Document segment:
====

The Value of Wonder

“We are perishing for want of wonder, not for want of wonders.” G.K. Chesterton~

One year between Christmas and New Year’s Day, I had the blessing of being sick. Good timing. After Christmas. When there’s time for not doing much.

One day: A granddaughter was sick along with me. Two bad cases of winter yuck: coughing and head stuff. We each claimed a couch and a blanket. Since she is the other Rod Serling fan in the family, I put in a DVD of Twilight Zone episodes. Black and white images flickered in the glow of a wood fire and a lit Christmas tree.

We found a twilight of wonder with Serling voicing over our dreams.

The next day: Still sick, but in solitude, I wanted to stitch away some time. To finish restoring a quilt. If I finished it (and applied some Lysol), two granddaughters could dream underneath it for our then-annual New Year’s overnight.

As I sewed, I searched for some background diversion. Flipping channels, I found two-inch deep television. I settled on Netflix and discovered The Little Prince.

It’s a story within a story. An eccentric neighbor relates the story of The Little Prince to a young girl. Her life is consumed with the essentials of preparing for adulthood, her mother having mapped out every waking moment. No time for dreaming. No time for wonder. Only enterprise, but without the vision of wonder.

====

Saved entries:
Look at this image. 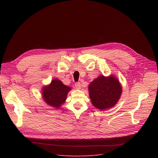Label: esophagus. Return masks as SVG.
<instances>
[{
  "instance_id": "34e87169",
  "label": "esophagus",
  "mask_w": 158,
  "mask_h": 158,
  "mask_svg": "<svg viewBox=\"0 0 158 158\" xmlns=\"http://www.w3.org/2000/svg\"><path fill=\"white\" fill-rule=\"evenodd\" d=\"M75 86H76V87L77 88V89H80L81 88V83L79 82H76V83H75Z\"/></svg>"
}]
</instances>
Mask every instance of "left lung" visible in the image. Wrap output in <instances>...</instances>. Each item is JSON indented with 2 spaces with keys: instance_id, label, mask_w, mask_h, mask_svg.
I'll return each instance as SVG.
<instances>
[{
  "instance_id": "8db88e82",
  "label": "left lung",
  "mask_w": 158,
  "mask_h": 158,
  "mask_svg": "<svg viewBox=\"0 0 158 158\" xmlns=\"http://www.w3.org/2000/svg\"><path fill=\"white\" fill-rule=\"evenodd\" d=\"M88 88L92 104L101 110L114 106L122 94L120 82L113 76L98 77L91 82Z\"/></svg>"
}]
</instances>
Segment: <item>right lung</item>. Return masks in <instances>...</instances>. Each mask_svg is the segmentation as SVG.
Here are the masks:
<instances>
[{"label": "right lung", "instance_id": "add662e5", "mask_svg": "<svg viewBox=\"0 0 158 158\" xmlns=\"http://www.w3.org/2000/svg\"><path fill=\"white\" fill-rule=\"evenodd\" d=\"M70 89V87L63 85L61 81L55 79L51 85L43 89L44 99L47 104L57 108L64 103Z\"/></svg>", "mask_w": 158, "mask_h": 158}]
</instances>
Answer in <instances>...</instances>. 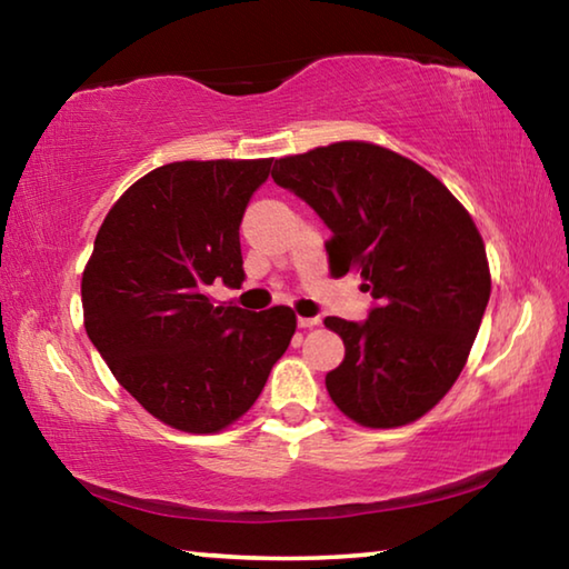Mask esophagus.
<instances>
[{
	"mask_svg": "<svg viewBox=\"0 0 569 569\" xmlns=\"http://www.w3.org/2000/svg\"><path fill=\"white\" fill-rule=\"evenodd\" d=\"M321 319L319 316H311V319H306V316H298V329H313V326H319Z\"/></svg>",
	"mask_w": 569,
	"mask_h": 569,
	"instance_id": "obj_1",
	"label": "esophagus"
}]
</instances>
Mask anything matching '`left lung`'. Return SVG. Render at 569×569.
Instances as JSON below:
<instances>
[{
  "label": "left lung",
  "instance_id": "1",
  "mask_svg": "<svg viewBox=\"0 0 569 569\" xmlns=\"http://www.w3.org/2000/svg\"><path fill=\"white\" fill-rule=\"evenodd\" d=\"M271 176L331 230V273L361 271L373 296L366 321H323L346 346L326 373L333 403L371 429L417 421L465 369L492 291L475 220L429 170L373 142L288 156Z\"/></svg>",
  "mask_w": 569,
  "mask_h": 569
}]
</instances>
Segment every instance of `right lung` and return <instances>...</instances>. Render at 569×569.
<instances>
[{
	"label": "right lung",
	"instance_id": "obj_1",
	"mask_svg": "<svg viewBox=\"0 0 569 569\" xmlns=\"http://www.w3.org/2000/svg\"><path fill=\"white\" fill-rule=\"evenodd\" d=\"M273 160H182L122 192L82 273L84 329L152 417L213 435L253 407L296 331L288 306H213L243 283L240 220Z\"/></svg>",
	"mask_w": 569,
	"mask_h": 569
}]
</instances>
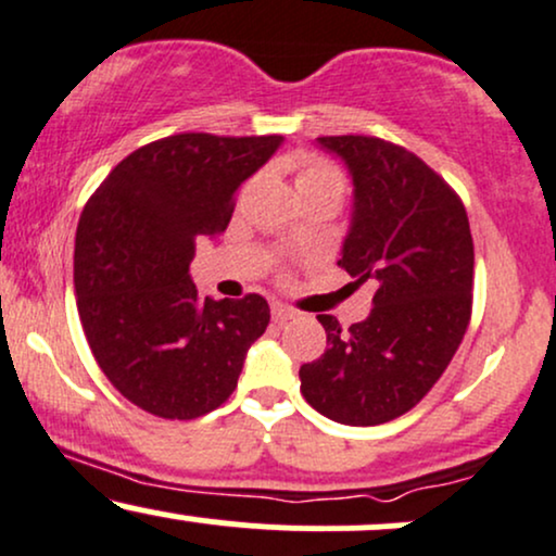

====

Your instructions:
Retype the essay on wonder from above, in full and word for word.

Response to the task:
The Value of Wonder

“We are perishing for want of wonder, not for want of wonders.” G.K. Chesterton~

One year between Christmas and New Year’s Day, I had the blessing of being sick. Good timing. After Christmas. When there’s time for not doing much.

One day: A granddaughter was sick along with me. Two bad cases of winter yuck: coughing and head stuff. We each claimed a couch and a blanket. Since she is the other Rod Serling fan in the family, I put in a DVD of Twilight Zone episodes. Black and white images flickered in the glow of a wood fire and a lit Christmas tree.

We found a twilight of wonder with Serling voicing over our dreams.

The next day: Still sick, but in solitude, I wanted to stitch away some time. To finish restoring a quilt. If I finished it (and applied some Lysol), two granddaughters could dream underneath it for our then-annual New Year’s overnight.

As I sewed, I searched for some background diversion. Flipping channels, I found two-inch deep television. I settled on Netflix and discovered The Little Prince.

It’s a story within a story. An eccentric neighbor relates the story of The Little Prince to a young girl. Her life is consumed with the essentials of preparing for adulthood, her mother having mapped out every waking moment. No time for dreaming. No time for wonder. Only enterprise, but without the vision of wonder.